##### TEXT BLOCK

Brickhill said that there was a wealth of talent in Africa in all music genres, but “infrastructure is inexistent” and States have a very lax view about the notion of copyright and compensation for creators. “Building the infrastructure is the priority [in Africa] because you need the fundamentals before you develop,” he added. “Besides, the attitude of States is patronising and meaningless to creators on the ground. As a result, much in the sector is done from the bottom up.”

Paul Brickhill
He added, “There is no association to defend their rights. A dream of ours, a goal actually, is to create an organisation that represents our songwriters and composers and recognise their contribution to society and to the economy.”

And since “poverty is the biggest problem facing the music industry as a whole in Africa” many artists are faced with no other choice than leaving their countries to try to live of their art. As a result, “a large part of the value added to music in Africa takes place in Europe or the US” where African artists can find proper infrastructures to record and play.

“We export musicians and we import CDs,” said Brickhill. “It is the wrong way to do it. It is in no way how Africa can sustain its economy.”


Also heard at the Creators Conference:
British film score composer and music producer John Groves introduced a debate about coercion in music, a system that has been developing in recent times, which sees film studios, broadcasters, or ad agencies, asking composer for a cut of their royalties for the privilege of getting work.

John Groves
“Composer often have to give up a rather significant part of their income to get their job,” he explained. “You also give away your freedom and you have a very splited catalogue. We are not just given up our money, but we are given a job tied to the acceptance of the previous. The mentality of these individuals is that it becomes the accepted way. Why is this happening? Is this a fall in moral values?”

Groves added that unlike performing artists, composers often only have one way of earning a revenue, and that was through works that they were composing. “Live is the new buzz apparently, you can go out, play in the streets, but what do I do as a film score composer…take my studio out in the streets?,” he joked. “I tried to sell t-shirts but it did not work either.”

##########

[WRITTEN TASK 1]
Transcribe the conference report, beginning at the words "Also heard at" and stopping after "of getting work.".
[WRITTEN TASK 2]
According to the conference report, which parties ask composers for a cut of their royalties in exchange for work? List all of them.

##### ITEMS

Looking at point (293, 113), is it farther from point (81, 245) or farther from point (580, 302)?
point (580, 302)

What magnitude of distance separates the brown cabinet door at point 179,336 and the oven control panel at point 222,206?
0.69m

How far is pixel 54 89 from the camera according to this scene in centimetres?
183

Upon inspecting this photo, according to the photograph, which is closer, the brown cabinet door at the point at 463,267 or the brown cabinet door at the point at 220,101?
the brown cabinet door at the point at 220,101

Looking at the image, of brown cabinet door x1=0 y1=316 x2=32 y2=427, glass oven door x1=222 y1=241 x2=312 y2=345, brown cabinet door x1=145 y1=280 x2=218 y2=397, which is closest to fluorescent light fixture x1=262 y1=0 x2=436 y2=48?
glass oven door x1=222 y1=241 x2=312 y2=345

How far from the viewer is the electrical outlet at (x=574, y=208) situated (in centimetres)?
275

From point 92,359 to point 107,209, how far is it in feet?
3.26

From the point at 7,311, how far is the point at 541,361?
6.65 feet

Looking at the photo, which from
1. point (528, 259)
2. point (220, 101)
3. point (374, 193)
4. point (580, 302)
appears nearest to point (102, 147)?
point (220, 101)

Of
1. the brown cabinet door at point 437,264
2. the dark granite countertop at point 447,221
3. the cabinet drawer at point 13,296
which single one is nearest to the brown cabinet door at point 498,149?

##########

[CORRECT OUTPUT 1]
Also heard at the Creators Conference:
British film score composer and music producer John Groves introduced a debate about coercion in music, a system that has been developing in recent times, which sees film studios, broadcasters, or ad agencies, asking composer for a cut of their royalties for the privilege of getting work.

[CORRECT OUTPUT 2]
Film studios, broadcasters, and ad agencies.